Dear Mental health professionals
As a carer of someone with a mental illness I am often the person who gets to see a lot of what happens from both points of view, I see yours and I see that of the person I care for but my voice is often lost or I feel not listened to. I understand that you are often over stretched, underpaid, tired, carrying your own problems, have pressures and constraints from higher up and while I find it really sad and I wish it was changed none of it even crosses my mind at 4 o’clock in the morning when I have four sleeping children and my partner, who I care for in complete crisis and lack of services outside ‘normal hours’ means I somehow have to make it to 9 o’clock to seek any help.

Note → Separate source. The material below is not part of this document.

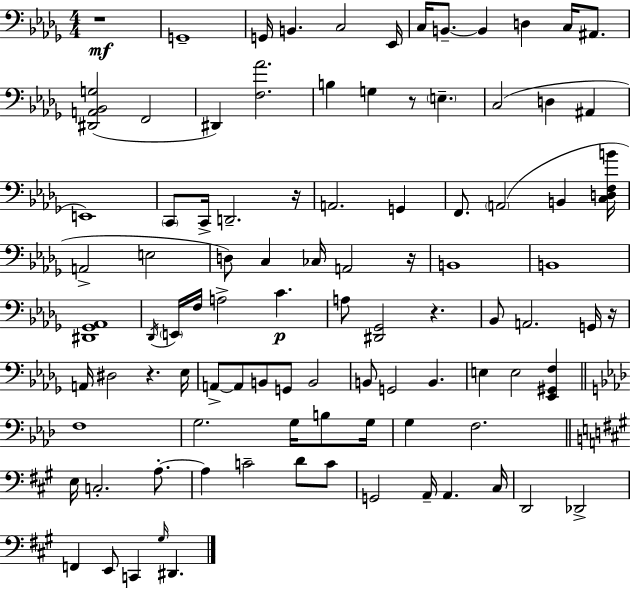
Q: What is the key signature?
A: BES minor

You see for me, I don’t get any let up, I cannot go home at the end of my day or shift and sit down and relax, fall asleep knowing that I don’t have to think about any of it until the next day because I have to live with it, even when Chris is in hospital, the problems don’t just vanish because this is my life. I often feel, sadly by some of you that you take me for granted, that I am the first person you will blame when Chris isn’t well, be it because I didn’t lock up his medication, I fell asleep and he left the house or any other number of other factors. Yet I am the last person a lot of you listen to or even think to speak with, I sometimes feel forgotten until you next need someone to shoulder the blame or responsibility. I just want you to work with me, I am there to help you because I love the person I care for very much, I have eight years worth of understanding, please don’t talk to me like I don’t know him at all. While I don’t hold the qualifications you do, while I am not even considered to be employed and I often tackle the daily stigma around all of this, I know more about him than you likely ever will, because it is me who has been his constant for so long.

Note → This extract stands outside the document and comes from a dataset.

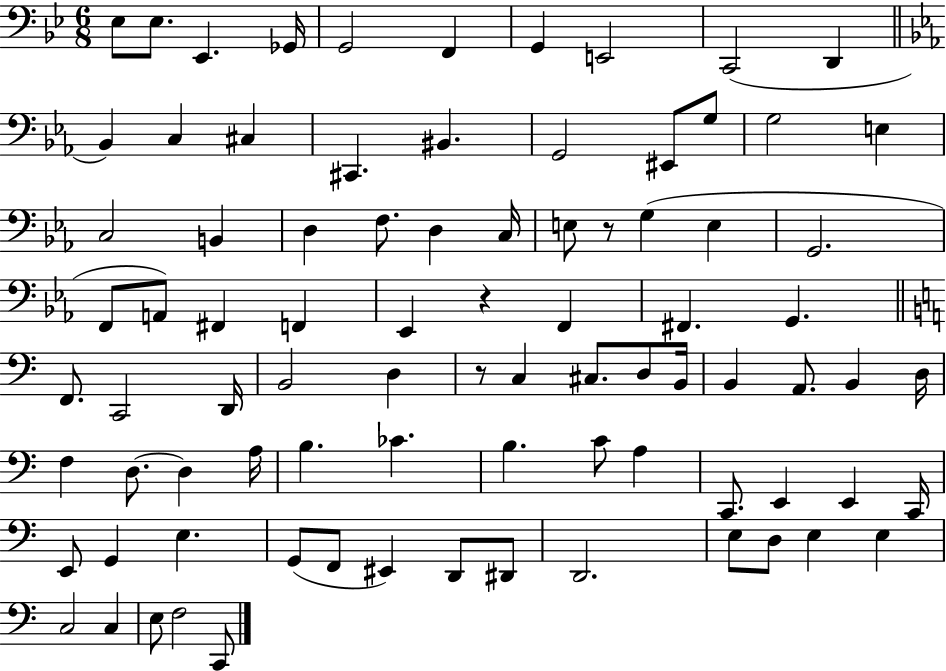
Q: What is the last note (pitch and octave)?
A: C2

Despite all this there have been a few of you who have been nothing but supportive, understanding and have done anything you can to make things feel a little easier, I just feel so sad that the number is so small. For me it isn’t about doing things that are huge, it is such small things that can make such a difference to people like me, a ‘how are you?’ or a ‘thank you’ is often all it takes to make us feel valued too. A couple of weeks ago a social worker took the time to thank me for all I had done leading up to the person I care for being detained under the mental health act. I was already finding that occasion extremely difficult and it helped to hear someone had recognised the part I had played in all this. Perhaps more of you can voice your thanks to family/friends/carers like me?

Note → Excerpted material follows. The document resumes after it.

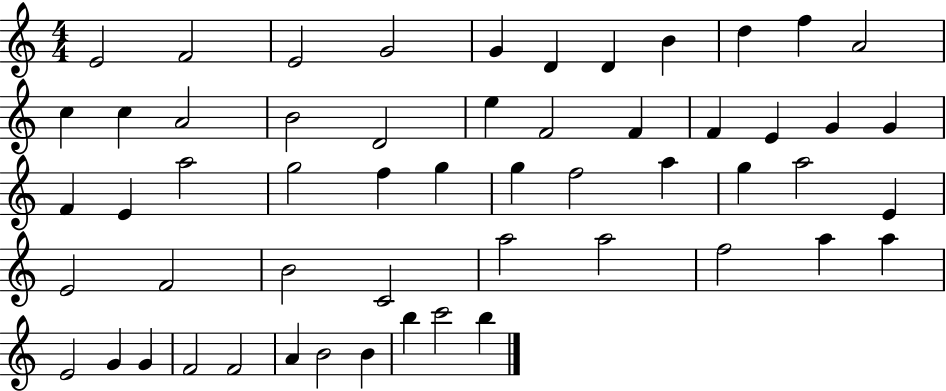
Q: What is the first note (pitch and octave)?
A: E4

I want to thank all of you for the work you do, the time you take and the stress you all endure to help those with mental illness and distress. I hope you remember to look after your own mental wellbeing and to continue fighting the stigma that has always surrounded mental illness. I couldn’t look after the person I care for without your help, and without your help it is likely he wouldn’t be alive now, he would have left four children without a father and a piece of my heart would be forever missing so for that I am ever grateful to you.
Sarah, full time mental health carer and mum of four.